** Opening Information block **

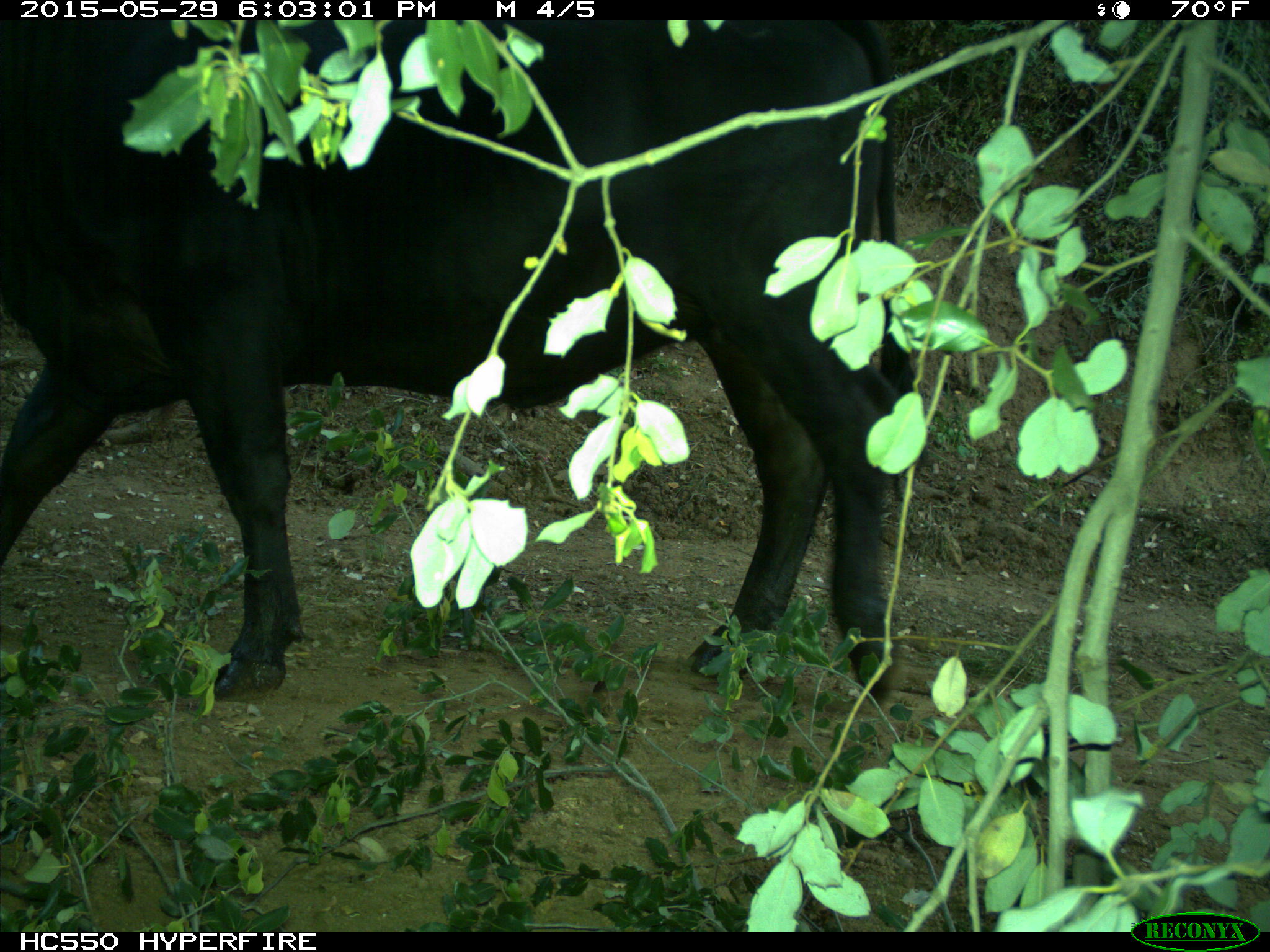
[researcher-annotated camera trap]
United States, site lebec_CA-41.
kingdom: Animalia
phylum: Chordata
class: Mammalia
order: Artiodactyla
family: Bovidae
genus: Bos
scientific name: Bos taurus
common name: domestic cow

** Closing Information block **
** Opening Information block **

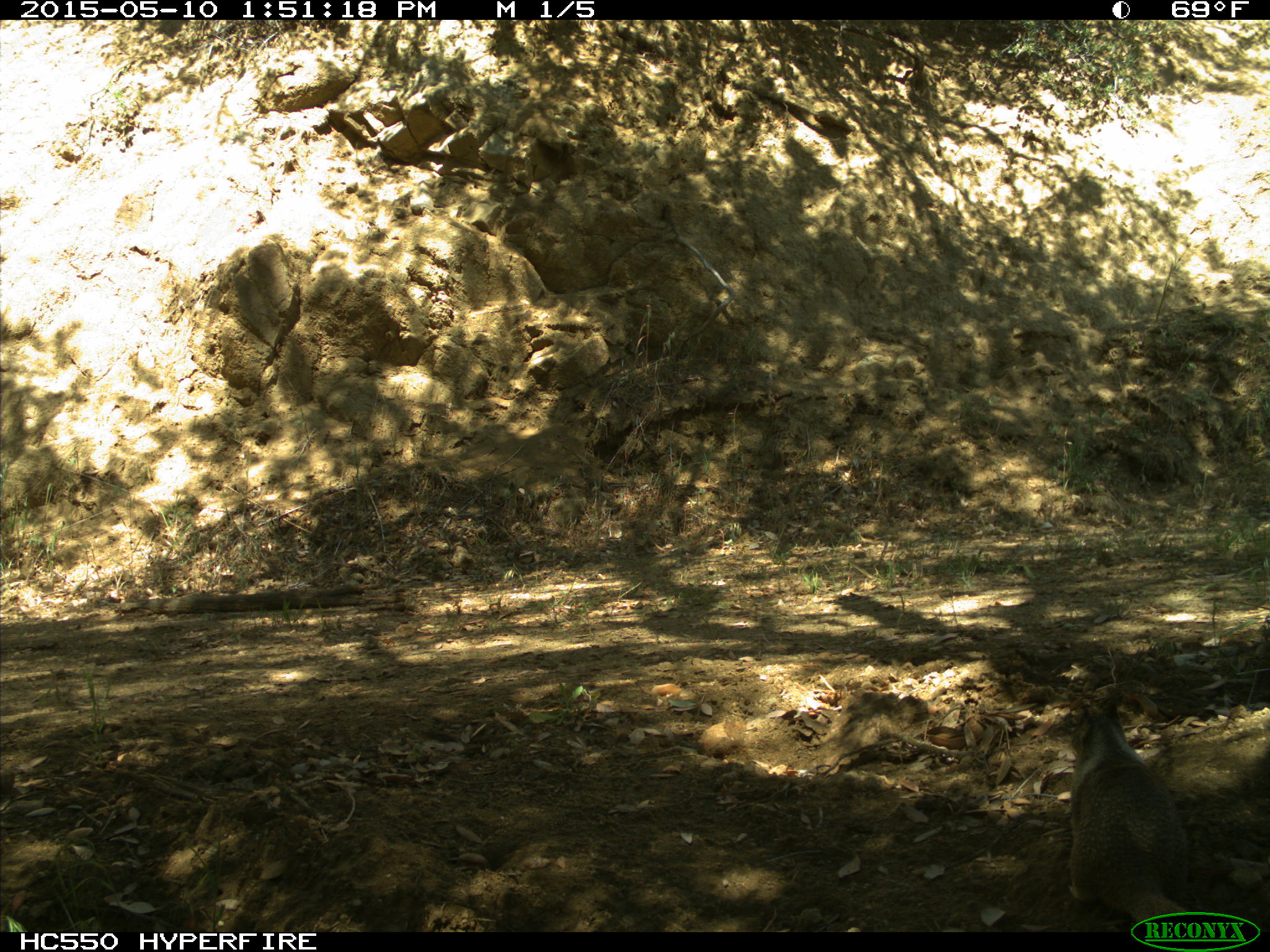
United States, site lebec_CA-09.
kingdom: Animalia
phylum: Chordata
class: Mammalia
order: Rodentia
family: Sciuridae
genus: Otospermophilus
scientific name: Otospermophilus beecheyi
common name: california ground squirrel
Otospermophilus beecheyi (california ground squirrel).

** Closing Information block **
** Opening Information block **

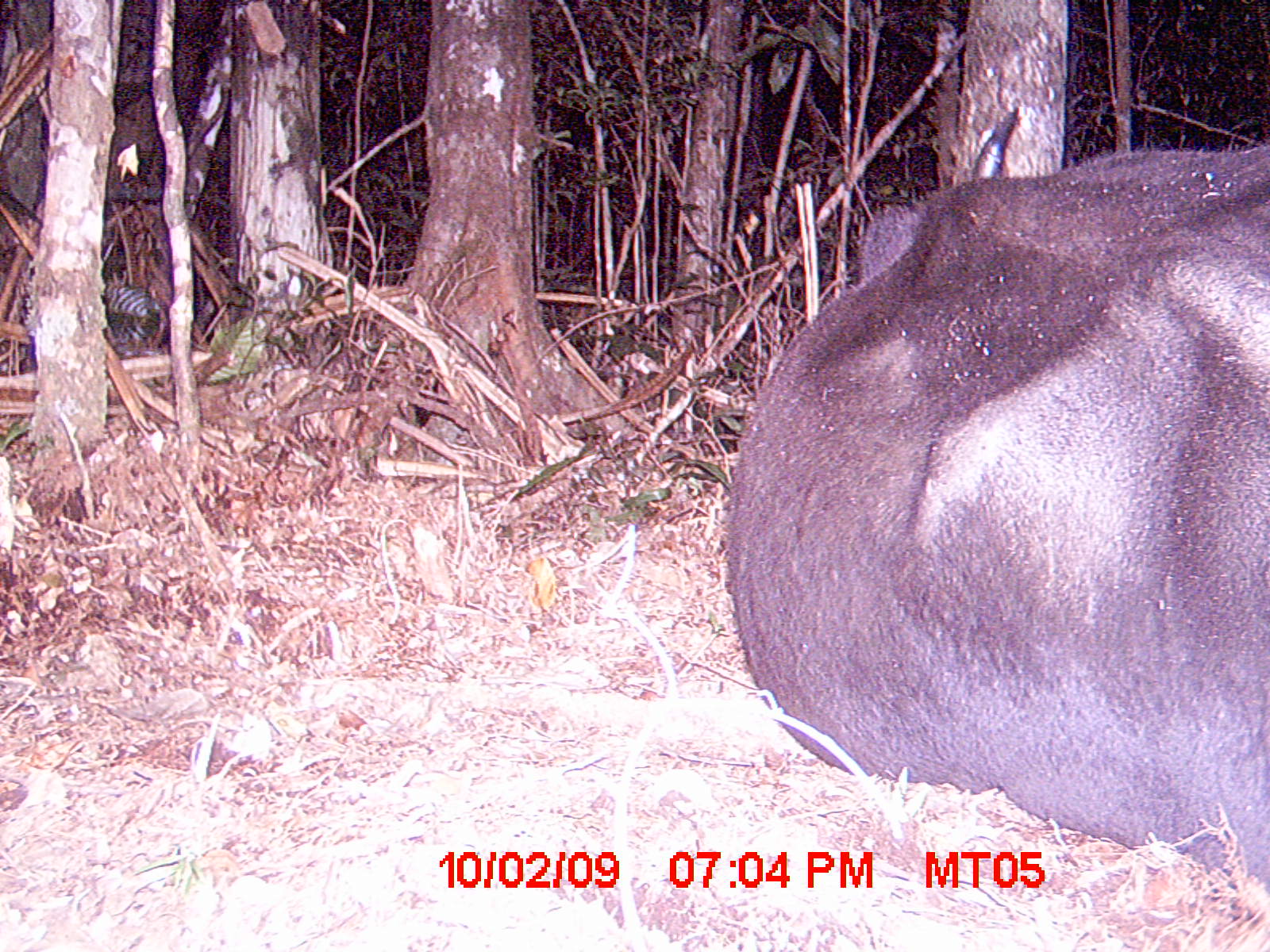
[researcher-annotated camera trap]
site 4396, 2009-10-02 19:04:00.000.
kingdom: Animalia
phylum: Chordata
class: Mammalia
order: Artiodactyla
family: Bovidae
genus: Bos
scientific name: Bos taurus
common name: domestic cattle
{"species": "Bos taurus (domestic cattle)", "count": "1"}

** Closing Information block **

Find the word "United" in the data and copy out each line where it turns up.

United States, site lebec_CA-41.
United States, site lebec_CA-09.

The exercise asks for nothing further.